___ Text passage
Broader SSL Cipher Compatability?

kingkool68 · Feb 28, 2020

nginx ciphers are way over my head but after running a SSL Labs test I got an A but noticed IE 11 / Win 8.1 and similar were failing to negotiate a handshake. I fired up Browser Stack, started a Windows 8.1 VM and opened IE11 and tried accessing my site. Sure enough the server couldn't connect.

I ran WordOps.net through the SSL Labs test and noticed it wasn't experiencing any problems. So I started doing some digging. I stumbled across https://dawnbringer.net/blog/1083/TLS_All_The_Things!_Perfect_ssl-labs_score_for_Nginx and took notice of their cipher suites for nginx:

# Cipher Support-block
    # Support for most browsers and systems but including some CBC-weak ciphers
    # openssl ciphers  'EECDH+AESGCM:EDH+AESGCM:!DH:!RSA:!AES128'
    ssl_ciphers                TLS13-AES-256-GCM-SHA384:TLS13-CHACHA20-POLY1305-SHA256:TLS_AES_256_GCM_SHA384:TLS-AES-256-GCM-SHA384:TLS_CHACHA20_POLY1305_SHA256:TLS-CHACHA20-POLY1305-SHA256:ECDHE-ECDSA-AES256-GCM-SHA384:ECDHE-ECDSA-CHACHA20-POLY1305:ECDHE-ECDSA-AES256-SHA384:ECDHE-RSA-AES256-GCM-SHA384:ECDHE-RSA-CHACHA20-POLY1305:ECDHE-RSA-AES256-SHA384:ECDHE-ECDSA-AES256-SHA:ECDHE-RSA-AES256-SHA;

    # Use this for non-CBC (no "weak" ciphers)
______
**To do:** Pick up the forum post about nginx SSL cipher compatibility right after its last line and carry it on.
___ Provided information
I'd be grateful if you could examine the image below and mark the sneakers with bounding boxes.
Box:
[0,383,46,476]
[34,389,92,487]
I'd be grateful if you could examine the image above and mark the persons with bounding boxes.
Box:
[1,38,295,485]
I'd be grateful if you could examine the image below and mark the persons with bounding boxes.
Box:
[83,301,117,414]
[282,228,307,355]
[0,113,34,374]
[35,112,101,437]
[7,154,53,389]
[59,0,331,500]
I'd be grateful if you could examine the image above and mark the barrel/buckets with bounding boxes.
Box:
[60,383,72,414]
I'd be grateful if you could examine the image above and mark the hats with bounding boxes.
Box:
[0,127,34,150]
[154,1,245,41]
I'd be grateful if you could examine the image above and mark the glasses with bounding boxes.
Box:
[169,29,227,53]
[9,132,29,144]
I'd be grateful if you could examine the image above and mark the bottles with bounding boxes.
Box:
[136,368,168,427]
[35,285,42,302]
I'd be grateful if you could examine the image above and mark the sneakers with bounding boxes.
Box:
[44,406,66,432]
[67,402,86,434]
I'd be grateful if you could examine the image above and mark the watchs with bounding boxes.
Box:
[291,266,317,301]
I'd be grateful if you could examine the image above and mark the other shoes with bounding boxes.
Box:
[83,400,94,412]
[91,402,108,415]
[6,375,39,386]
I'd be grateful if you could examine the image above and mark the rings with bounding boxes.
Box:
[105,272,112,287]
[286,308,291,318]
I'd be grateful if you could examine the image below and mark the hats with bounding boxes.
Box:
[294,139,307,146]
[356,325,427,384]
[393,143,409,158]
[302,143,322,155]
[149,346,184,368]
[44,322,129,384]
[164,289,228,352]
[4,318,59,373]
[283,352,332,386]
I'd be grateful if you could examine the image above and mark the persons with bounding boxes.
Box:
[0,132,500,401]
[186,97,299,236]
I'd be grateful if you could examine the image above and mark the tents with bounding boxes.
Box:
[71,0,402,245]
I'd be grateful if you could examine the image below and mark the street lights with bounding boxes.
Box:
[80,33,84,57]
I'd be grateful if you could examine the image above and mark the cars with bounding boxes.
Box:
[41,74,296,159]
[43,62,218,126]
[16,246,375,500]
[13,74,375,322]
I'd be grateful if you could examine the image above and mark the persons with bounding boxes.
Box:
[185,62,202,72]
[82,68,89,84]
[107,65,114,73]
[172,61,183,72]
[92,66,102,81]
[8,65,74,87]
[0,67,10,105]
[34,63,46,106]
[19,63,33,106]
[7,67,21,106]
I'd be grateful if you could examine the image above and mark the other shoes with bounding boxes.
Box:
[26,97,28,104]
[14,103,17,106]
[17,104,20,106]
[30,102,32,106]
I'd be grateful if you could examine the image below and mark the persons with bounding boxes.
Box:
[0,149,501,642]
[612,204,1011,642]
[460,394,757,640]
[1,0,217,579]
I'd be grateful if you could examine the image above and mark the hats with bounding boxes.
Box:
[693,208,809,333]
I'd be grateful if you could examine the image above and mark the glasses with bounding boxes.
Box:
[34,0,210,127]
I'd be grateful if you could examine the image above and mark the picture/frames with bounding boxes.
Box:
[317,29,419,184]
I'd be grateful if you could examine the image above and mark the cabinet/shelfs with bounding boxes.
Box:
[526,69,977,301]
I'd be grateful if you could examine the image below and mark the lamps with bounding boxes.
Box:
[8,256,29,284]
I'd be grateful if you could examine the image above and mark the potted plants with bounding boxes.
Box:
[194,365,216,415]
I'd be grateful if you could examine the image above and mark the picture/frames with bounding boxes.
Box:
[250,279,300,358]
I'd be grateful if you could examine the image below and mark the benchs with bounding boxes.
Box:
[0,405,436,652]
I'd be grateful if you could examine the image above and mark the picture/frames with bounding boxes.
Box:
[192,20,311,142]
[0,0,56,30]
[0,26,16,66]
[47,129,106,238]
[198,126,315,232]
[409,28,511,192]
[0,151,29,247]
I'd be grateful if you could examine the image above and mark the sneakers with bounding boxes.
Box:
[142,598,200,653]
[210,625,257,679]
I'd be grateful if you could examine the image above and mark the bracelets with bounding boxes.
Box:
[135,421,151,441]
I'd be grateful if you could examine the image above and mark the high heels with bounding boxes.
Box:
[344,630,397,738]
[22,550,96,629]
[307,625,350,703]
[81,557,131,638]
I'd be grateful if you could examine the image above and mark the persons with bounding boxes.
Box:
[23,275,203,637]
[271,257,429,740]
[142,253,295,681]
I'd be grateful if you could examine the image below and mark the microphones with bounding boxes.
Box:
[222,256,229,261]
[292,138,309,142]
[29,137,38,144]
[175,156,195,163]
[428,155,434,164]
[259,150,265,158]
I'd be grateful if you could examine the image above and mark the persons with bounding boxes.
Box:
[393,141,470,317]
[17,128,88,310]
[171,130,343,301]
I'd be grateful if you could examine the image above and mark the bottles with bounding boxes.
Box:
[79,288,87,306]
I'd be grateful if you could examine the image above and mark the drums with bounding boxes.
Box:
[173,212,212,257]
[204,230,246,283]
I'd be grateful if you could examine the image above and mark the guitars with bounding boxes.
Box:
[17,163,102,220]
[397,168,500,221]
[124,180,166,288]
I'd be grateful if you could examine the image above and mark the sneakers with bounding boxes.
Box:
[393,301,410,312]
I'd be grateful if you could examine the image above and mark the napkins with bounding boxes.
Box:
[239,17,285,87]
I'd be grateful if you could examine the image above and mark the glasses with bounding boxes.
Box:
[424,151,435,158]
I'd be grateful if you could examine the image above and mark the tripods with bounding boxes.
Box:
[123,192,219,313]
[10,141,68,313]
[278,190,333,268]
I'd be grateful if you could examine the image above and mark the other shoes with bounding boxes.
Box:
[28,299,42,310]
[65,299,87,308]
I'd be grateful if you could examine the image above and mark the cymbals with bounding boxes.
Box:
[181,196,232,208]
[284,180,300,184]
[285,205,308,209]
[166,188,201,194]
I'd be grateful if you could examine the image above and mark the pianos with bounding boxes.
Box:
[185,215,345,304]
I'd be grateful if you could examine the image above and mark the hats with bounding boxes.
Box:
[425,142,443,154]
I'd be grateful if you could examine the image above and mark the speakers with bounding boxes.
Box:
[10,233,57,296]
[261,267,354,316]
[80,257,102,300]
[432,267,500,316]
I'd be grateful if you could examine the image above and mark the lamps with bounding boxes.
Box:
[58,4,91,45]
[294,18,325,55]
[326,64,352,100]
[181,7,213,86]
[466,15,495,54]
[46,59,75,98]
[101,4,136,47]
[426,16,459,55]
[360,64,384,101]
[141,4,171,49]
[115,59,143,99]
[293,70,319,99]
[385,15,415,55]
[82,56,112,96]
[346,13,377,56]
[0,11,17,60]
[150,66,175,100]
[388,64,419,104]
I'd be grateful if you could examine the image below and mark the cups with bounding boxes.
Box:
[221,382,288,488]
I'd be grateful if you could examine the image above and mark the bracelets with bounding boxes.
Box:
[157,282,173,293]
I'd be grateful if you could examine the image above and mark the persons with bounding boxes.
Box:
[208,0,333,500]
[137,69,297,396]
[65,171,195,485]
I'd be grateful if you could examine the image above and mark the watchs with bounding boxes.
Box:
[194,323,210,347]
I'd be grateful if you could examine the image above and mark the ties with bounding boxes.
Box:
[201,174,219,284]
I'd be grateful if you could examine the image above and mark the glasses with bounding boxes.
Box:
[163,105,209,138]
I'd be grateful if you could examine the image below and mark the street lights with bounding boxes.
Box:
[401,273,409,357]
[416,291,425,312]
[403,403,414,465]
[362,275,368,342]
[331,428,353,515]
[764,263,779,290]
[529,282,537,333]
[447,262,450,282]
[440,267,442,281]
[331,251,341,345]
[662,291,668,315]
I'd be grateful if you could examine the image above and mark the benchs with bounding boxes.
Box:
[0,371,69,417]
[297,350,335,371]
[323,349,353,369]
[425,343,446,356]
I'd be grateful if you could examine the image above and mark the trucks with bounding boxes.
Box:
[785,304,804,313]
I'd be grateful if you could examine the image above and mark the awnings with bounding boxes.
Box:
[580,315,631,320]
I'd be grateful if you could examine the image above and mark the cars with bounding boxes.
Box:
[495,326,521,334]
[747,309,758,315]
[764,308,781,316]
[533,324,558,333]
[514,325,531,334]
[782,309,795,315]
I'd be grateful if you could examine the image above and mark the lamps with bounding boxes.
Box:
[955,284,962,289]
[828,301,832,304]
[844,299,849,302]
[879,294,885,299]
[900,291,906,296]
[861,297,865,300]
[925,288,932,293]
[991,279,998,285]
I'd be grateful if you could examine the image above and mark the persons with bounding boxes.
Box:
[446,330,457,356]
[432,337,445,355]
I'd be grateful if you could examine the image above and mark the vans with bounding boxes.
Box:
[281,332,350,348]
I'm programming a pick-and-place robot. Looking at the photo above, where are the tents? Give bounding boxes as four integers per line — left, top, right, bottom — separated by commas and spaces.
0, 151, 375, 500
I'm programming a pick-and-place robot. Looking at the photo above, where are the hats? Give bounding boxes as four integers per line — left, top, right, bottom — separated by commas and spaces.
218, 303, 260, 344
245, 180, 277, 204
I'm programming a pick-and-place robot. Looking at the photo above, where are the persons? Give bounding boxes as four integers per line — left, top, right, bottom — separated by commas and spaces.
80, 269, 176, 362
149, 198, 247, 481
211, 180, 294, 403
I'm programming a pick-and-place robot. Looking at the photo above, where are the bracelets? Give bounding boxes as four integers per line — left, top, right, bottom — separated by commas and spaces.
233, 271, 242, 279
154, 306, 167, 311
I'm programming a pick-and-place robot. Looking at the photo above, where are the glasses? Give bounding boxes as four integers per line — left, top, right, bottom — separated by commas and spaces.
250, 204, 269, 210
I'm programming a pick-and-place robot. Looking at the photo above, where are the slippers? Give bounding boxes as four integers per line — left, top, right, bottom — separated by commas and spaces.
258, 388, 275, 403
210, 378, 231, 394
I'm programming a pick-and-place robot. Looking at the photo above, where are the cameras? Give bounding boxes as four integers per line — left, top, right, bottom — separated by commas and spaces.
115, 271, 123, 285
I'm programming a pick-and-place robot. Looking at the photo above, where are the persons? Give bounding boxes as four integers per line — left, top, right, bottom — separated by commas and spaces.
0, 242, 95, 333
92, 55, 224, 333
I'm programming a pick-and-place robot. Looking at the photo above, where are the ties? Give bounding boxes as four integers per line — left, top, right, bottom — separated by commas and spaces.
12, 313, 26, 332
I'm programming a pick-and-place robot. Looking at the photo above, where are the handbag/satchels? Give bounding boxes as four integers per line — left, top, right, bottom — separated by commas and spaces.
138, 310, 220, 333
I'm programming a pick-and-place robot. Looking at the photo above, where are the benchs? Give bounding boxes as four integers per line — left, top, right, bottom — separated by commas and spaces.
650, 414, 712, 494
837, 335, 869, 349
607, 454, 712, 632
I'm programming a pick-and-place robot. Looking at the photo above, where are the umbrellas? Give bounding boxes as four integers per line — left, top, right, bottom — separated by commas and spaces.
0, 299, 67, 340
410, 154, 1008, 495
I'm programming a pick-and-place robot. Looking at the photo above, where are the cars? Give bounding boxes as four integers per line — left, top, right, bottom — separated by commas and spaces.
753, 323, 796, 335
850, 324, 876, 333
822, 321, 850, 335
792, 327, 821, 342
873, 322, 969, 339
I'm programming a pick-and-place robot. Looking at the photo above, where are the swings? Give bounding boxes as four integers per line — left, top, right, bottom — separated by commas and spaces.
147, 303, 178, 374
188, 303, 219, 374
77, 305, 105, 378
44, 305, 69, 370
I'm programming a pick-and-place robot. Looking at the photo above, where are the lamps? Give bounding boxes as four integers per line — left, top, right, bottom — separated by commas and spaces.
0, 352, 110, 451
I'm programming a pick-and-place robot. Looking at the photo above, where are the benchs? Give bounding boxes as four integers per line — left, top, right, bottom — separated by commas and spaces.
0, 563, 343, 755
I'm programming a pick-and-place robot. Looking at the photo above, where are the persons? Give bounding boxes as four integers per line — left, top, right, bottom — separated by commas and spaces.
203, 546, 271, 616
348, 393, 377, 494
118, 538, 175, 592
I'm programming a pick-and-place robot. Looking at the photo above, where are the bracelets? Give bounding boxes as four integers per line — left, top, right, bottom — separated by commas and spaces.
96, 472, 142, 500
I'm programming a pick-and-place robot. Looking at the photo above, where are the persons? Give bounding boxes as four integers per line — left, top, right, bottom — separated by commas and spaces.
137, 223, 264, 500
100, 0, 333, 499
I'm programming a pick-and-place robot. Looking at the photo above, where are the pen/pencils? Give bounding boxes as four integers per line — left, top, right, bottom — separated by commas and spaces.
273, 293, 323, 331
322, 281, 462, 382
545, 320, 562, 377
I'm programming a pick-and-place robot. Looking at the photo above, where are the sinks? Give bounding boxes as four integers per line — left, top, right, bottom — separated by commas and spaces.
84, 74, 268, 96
______
**Written answer:**
    #ssl_ciphers               TLS13-AES-256-GCM-SHA384:TLS13-CHACHA20-POLY1305-SHA256:TLS_AES_256_GCM_SHA384:TLS-AES-256-GCM-SHA384:TLS_CHACHA20_POLY1305_SHA256:TLS-CHACHA20-POLY1305-SHA256:ECDHE-ECDSA-AES256-GCM-SHA384:ECDHE-ECDSA-CHACHA20-POLY1305:ECDHE-RSA-CHACHA20-POLY1305;

    # openssl ciphers  'EECDH+AESGCM:EDH+AESGCM:!DHE:!AES128'
    #ssl_ciphers               TLS_AES_256_GCM_SHA384:TLS_CHACHA20_POLY1305_SHA256:ECDHE-ECDSA-AES256-GCM-SHA384:ECDHE-RSA-AES256-GCM-SHA384

The ssl_ciphers configured on my server was the default from WordOps which is ssl_ciphers 'TLS13+AESGCM+AES256:TLS13+AESGCM+AES128:TLS13+CHACHA20:EECDH+AESGCM:EECDH+CHACHA20'; from https://github.com/WordOps/WordOps/blob/01ee8c0a13b19dede9c6931fe15cc72596dc4275/wo/cli/templates/nginx-core.mustache#L62

After updating the ssl_ciphers value I re ran the SSL labs test and got an A+ and it showed IE11 on Windows 7 and Windows 8.1 could negotiate a handshake and connect.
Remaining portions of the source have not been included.